━━━ Фрагмент страницы

Нельзя менять до неузнаваемости облик городов – никакими инновациями и инвестициями это нельзя оправдать. И особенно нам дорога эта площадь! Сколько волнений связано с ней у каждого горожанина! Сколько раз каждый из нас уезжал с Московского вокзала по самым важным делам, и прощаясь с родным городом, не имея перед глазами больше ничего, расставался в последнюю очередь именно с этой «стамеской», ставшей постепенно родной. Выкинуть ее вместе с большим куском нашей жизни?..
На краю бездны
Я помню, когда уже не было памятника Александру III и еще не стояла «стамеска», вокзал и его окрестности казались смутно опасными и страшно притягательными. Литовского канала наше поколение уже не видело, а вот саму Лиговку в махровом ее цвету – помню, и еще как! Помню, как, школьником еще, преодолевал последние жуткие метры, отделяющие мою выверенную школьную и домашнюю жизнь от жизни темной, рисковой, манящей. И страшные, синюшные, вневозрастные жрицы любви, возникающие вдруг из тьмы и, естественно, не замечающие робкого подростка, вовсе не были целью, концом этого захватывающего дух путешествия. Скорее, воспринимались они лишь «маяками» при входе в опасный, мутный и бесконечный пролив.
Моего друга Трошкина туда засосало. А ведь как он пел! Помню, как наша «классная» – Марья Сергеевна – слушает его, в счастье и в слезах, утираясь платочком, чувствуя и его талант, и неизбежную гибель. Таких «опасных детей» в послевоенной школе было большинство – но Трошкина я запомнил особенно ярко. Я, сын научных работников, на Лиговке не реализовался, и потому не погиб в малолетстве, но как тянуло меня туда! Однажды коренастые урки в знаменитых тогда серых мохнатых «лондонках», фирменном головном уборе блатных, перегородили мне дорогу, свалили с велосипеда и долго, гогоча, гоняли на моем велике – а потом вдруг кинули мне его: «Да возьми ты!» И я был – представьте себе – в восторге от их благородства. В те темные времена дворовые легенды о бесстрашных и благородных блатных действовали гораздо сильней, чем школьные проповеди.
И я-таки прошелся по Лиговке! У нас в доме на первом этаже жил Сережка Архиереев, который, как и Трошкин, сочетал яркий талант с опасными наклонностями. Талант его был радиотехнический, и помню, как я с ранним чувственным восторгом любовался матовыми изгибами алюминиевого шасси, ярко-красными и сочно-зелеными цилиндриками емкостей и сопротивлений на серебряных ножках, соединяющих те цилиндрики в дивный узор, вдыхал аромат янтарной канифоли, в которой медленно тонуло жало паяльника, с упоением следил за зеркальными и тускнеющими на глазах каплями олова на спайке.

━━━━━━

Цель задания: Воспроизведите дословно часть фрагмента страницы от слов «И я-таки прошелся» до слов «олова на спайке.» включительно. Опирайтесь только на фрагмент страницы.

━━━ Исходные данные

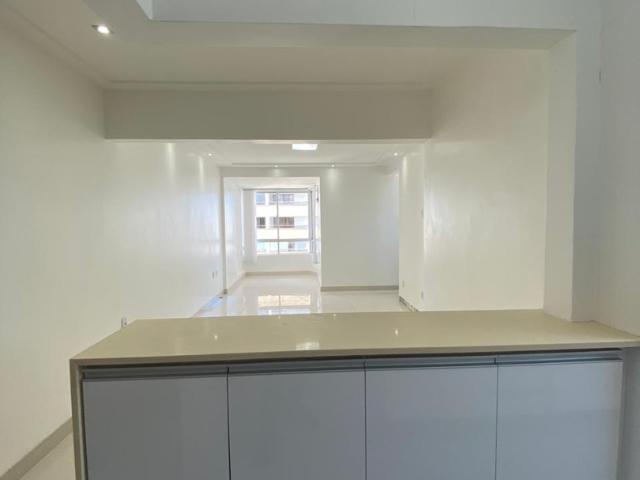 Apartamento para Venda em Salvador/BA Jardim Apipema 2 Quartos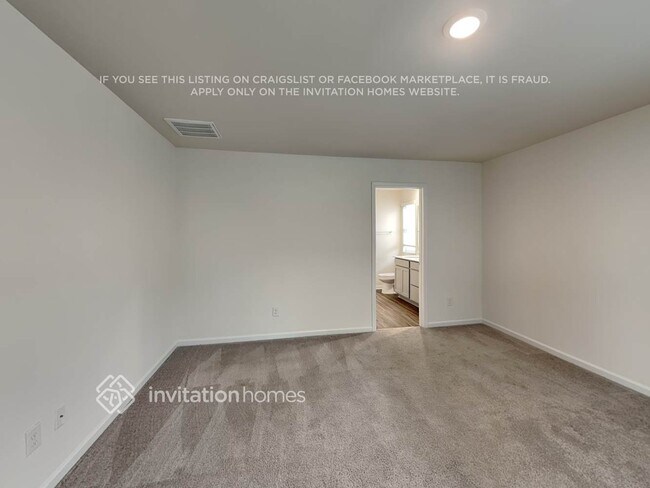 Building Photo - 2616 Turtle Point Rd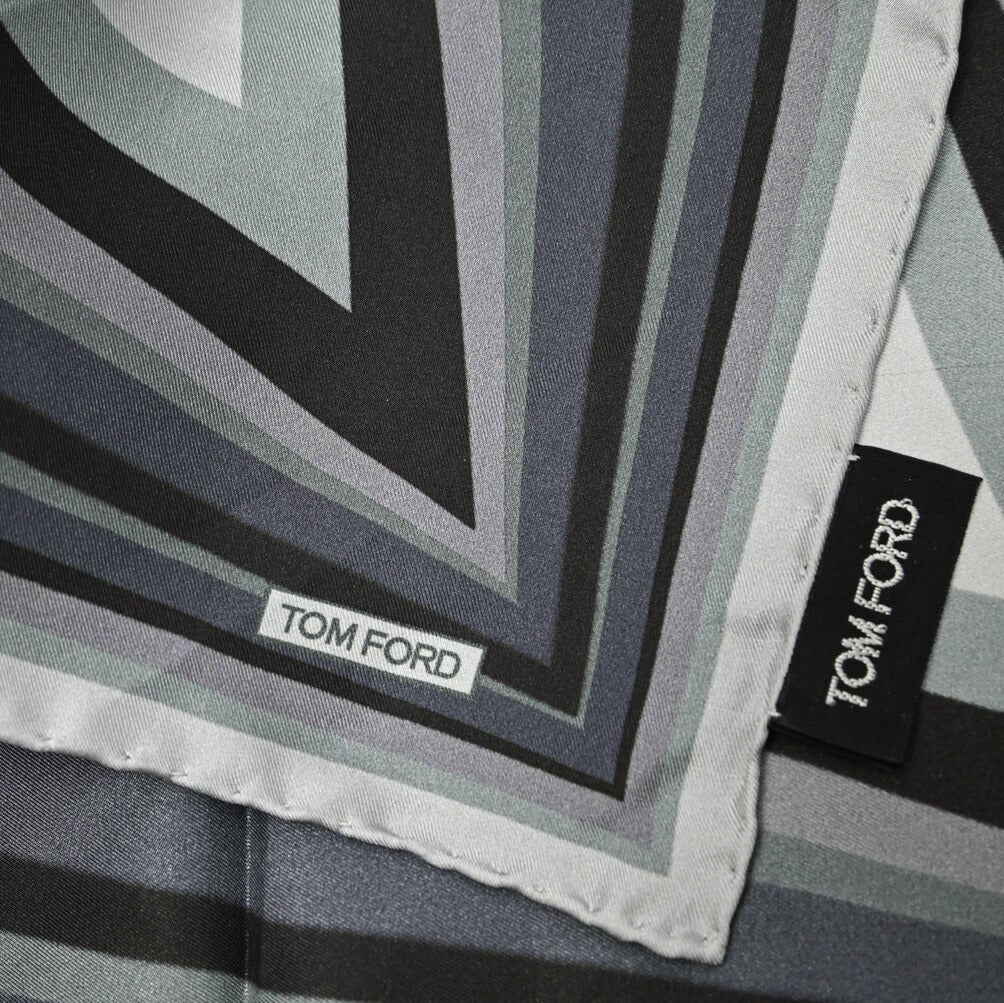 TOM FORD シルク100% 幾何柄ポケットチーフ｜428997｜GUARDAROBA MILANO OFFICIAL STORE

━━━━━━
━━━ Исходные данные

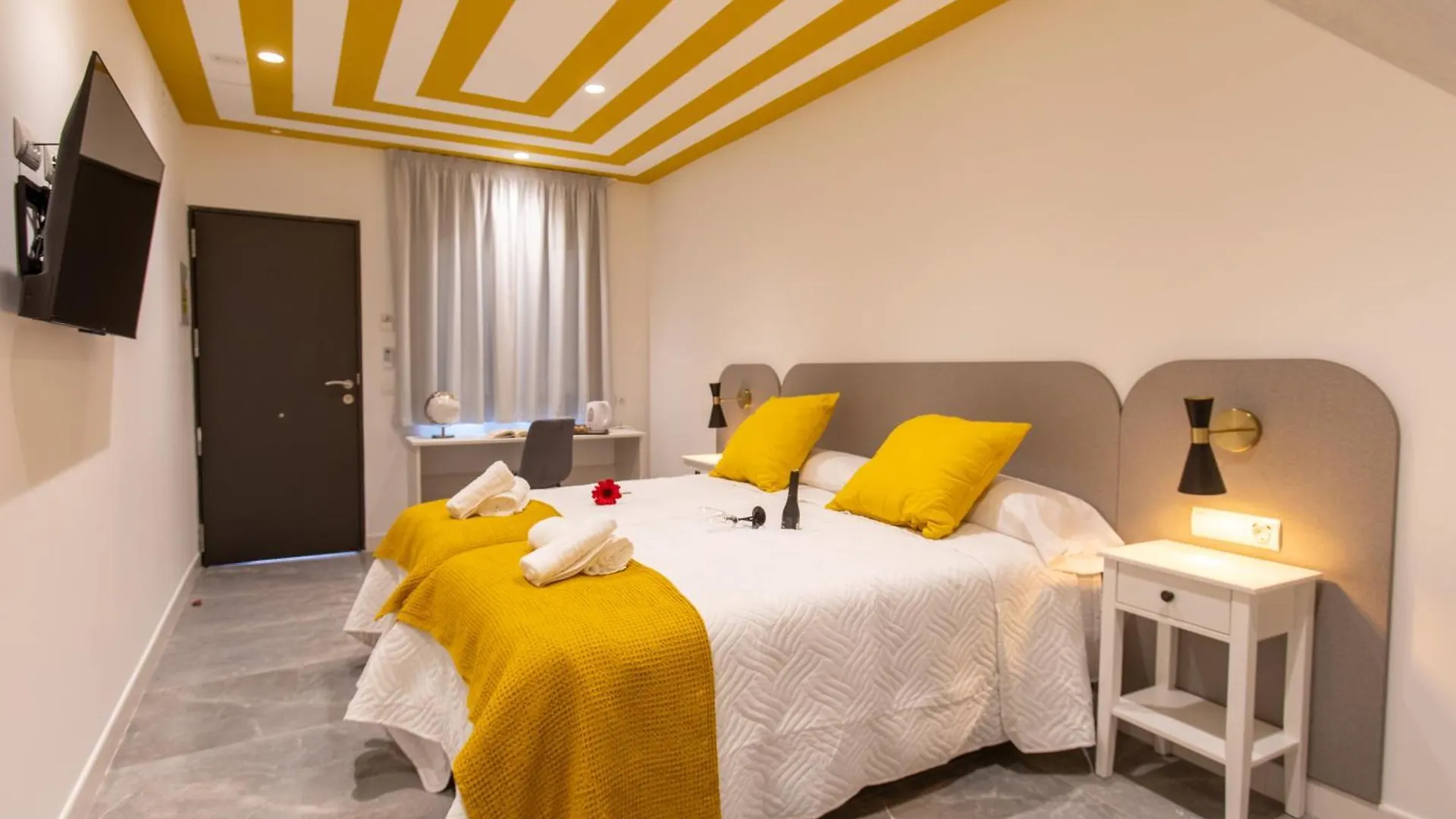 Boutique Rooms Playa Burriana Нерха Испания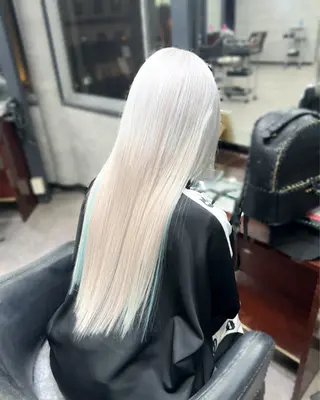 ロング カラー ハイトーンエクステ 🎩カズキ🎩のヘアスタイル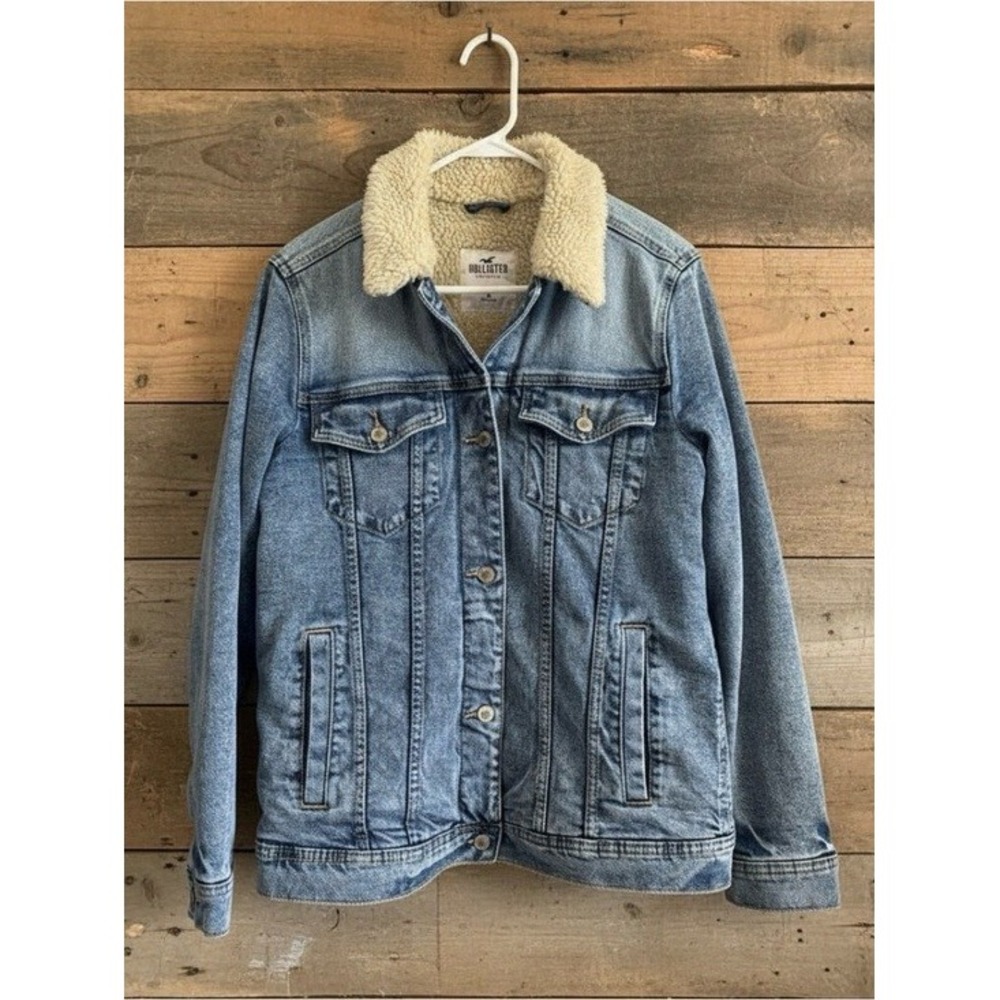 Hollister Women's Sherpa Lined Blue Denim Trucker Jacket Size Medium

━━━━━━

Письменный ответ:
И я-таки прошелся по Лиговке! У нас в доме на первом этаже жил Сережка Архиереев, который, как и Трошкин, сочетал яркий талант с опасными наклонностями. Талант его был радиотехнический, и помню, как я с ранним чувственным восторгом любовался матовыми изгибами алюминиевого шасси, ярко-красными и сочно-зелеными цилиндриками емкостей и сопротивлений на серебряных ножках, соединяющих те цилиндрики в дивный узор, вдыхал аромат янтарной канифоли, в которой медленно тонуло жало паяльника, с упоением следил за зеркальными и тускнеющими на глазах каплями олова на спайке.